Technically magride isn't complicated, the adjustable dampening on the Golf R is much more complicated. Magride is a monotube shock with magnetic fluid/oil that responds to electrical impulses. Will it be expensive to replace if it fails over standard springs and shocks? Of course. In terms of adjustable suspension it's probably one of the more bulletproof ones.

I think the more appropriate question is how does the cost to maintain compare to other adjustable suspension.


----------



## Chimera (Jul 6, 2002)

How is magride different than the R, does it not use the same magnetic fluid-filled struts/shocks?

Also, like driveselect is doing, can one tweak the characteristics of the shocks via vagcom?


----------



## jrwamp (Mar 25, 2011)

Chimera said:


> How is magride different than the R, does it not use the same magnetic fluid-filled struts/shocks?
> 
> Also, like driveselect is doing, can one tweak the characteristics of the shocks via vagcom?


Here's the other thread about it, I found a link stating the differences and posted it on there:

http://forums.fourtitude.com/showthread.php?t=7043662

Short version is Audi is the magnetic fluid, VW is a mechanical valve system.

Sent from my iPhone using Tapatalk


----------



## EmphasisTuningNYC (Jan 9, 2002)

I've been trying to research it as well. I'm planning on ordering mine in January. I intend on coilovers but is there a possibility that the Mag ride will be better at the track. 

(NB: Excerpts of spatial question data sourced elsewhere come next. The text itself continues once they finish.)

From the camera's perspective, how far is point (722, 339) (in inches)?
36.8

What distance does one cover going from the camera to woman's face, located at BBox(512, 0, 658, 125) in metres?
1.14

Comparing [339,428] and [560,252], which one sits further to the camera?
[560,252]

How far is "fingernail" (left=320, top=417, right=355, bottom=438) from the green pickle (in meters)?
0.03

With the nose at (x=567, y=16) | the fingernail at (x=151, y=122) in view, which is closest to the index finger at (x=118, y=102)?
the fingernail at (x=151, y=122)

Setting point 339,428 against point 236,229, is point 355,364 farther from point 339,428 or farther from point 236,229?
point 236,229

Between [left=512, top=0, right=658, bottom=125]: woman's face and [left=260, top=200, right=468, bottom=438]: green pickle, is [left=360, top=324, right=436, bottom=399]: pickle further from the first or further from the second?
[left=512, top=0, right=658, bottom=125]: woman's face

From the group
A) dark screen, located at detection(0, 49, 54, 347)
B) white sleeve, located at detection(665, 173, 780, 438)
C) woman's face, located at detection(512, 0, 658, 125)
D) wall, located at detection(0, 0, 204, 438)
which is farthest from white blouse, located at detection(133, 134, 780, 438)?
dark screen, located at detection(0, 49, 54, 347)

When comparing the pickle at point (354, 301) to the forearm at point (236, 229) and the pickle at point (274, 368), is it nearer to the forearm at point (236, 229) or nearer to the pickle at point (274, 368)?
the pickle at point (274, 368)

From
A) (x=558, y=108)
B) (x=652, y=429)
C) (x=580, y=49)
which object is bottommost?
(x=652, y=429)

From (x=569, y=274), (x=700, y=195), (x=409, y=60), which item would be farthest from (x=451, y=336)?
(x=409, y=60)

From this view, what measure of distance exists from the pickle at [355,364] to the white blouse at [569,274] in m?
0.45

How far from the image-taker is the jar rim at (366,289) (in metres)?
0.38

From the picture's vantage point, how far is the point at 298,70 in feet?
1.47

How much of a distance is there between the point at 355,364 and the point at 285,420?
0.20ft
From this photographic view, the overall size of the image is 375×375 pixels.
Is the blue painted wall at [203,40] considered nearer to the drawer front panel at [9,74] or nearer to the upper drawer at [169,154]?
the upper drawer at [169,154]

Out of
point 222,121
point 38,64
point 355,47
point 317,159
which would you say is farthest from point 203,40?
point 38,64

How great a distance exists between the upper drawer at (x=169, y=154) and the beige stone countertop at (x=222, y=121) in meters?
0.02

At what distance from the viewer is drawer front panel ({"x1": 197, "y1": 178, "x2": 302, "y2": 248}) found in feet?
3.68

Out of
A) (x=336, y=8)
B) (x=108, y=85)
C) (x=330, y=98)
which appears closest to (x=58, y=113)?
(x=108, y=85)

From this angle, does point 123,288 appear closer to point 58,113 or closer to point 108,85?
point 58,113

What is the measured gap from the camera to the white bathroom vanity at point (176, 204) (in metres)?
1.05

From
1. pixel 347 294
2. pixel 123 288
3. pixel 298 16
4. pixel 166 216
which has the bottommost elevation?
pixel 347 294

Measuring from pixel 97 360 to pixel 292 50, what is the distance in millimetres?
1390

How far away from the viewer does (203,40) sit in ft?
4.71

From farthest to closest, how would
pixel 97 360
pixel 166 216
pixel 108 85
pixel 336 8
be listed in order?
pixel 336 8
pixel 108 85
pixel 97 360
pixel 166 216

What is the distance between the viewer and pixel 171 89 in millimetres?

From my understanding, Mag ride was available on TT-RS, and I see a lot of them at the track handling extreamly well


Sent from my iPhone using Tapatalk


----------



## Chimera (Jul 6, 2002)

jrwamp said:


> Here's the other thread about it, I found a link stating the differences and posted it on there:
> 
> http://forums.fourtitude.com/showthread.php?t=7043662
> 
> ...


Ah. I didn't realize the VWs weren't using ferrofluid shocks.


----------



## AZ. (Apr 18, 2014)

I have been unable to find any reviews online for a U.S. spec S3 with the non mag ride suspension. Has anyone found one yet?


----------



## AZ. (Apr 18, 2014)

Looks like Jalopnik and Car & Driver agree: "Get the Mag Ride"

From C&D's review:
You only need to check one option box.

The S3 starts at a fairly reasonable $41,100. There are a variety of options available, but you only need the Performance Package. For the low-low price of $1900 the 18” all-season tires get swapped for a sweet set of 19” wheels and summer-only ContisportContact tires. You also get magneto-rheological dampers at all four corners. The MR dampers are tied to settings in Comfort and Dynamic modes, but you can create a custom profile and adjust them as you like. We suggest the aggressive option. It delivers the best ride and handling.​
http://www.roadandtrack.com/car-reviews/first-drives/2015-audi-s3-first-drive-review?src=soc_fcbks

I am however, interested to hear ANYTHING about the stock S3 suspension setup


----------



## roblove (Apr 18, 2014)

AZ. said:


> Looks like Jalopnik and Car & Driver agree ...
> 
> I am however, interested to hear ANYTHING about the stock S3 suspension setup


I have a stock (non-MagRide) S3. I don't have a MagRide to compare it to, but I find the car an incredibly agile and predictable handler. It is one of the most "planted" feeling cars I've ever driven.


----------



## Tailwagger (Nov 30, 2008)

Anyone know if future conversion to mag is a simple shock switch and reprogram or is it more complicated?


----------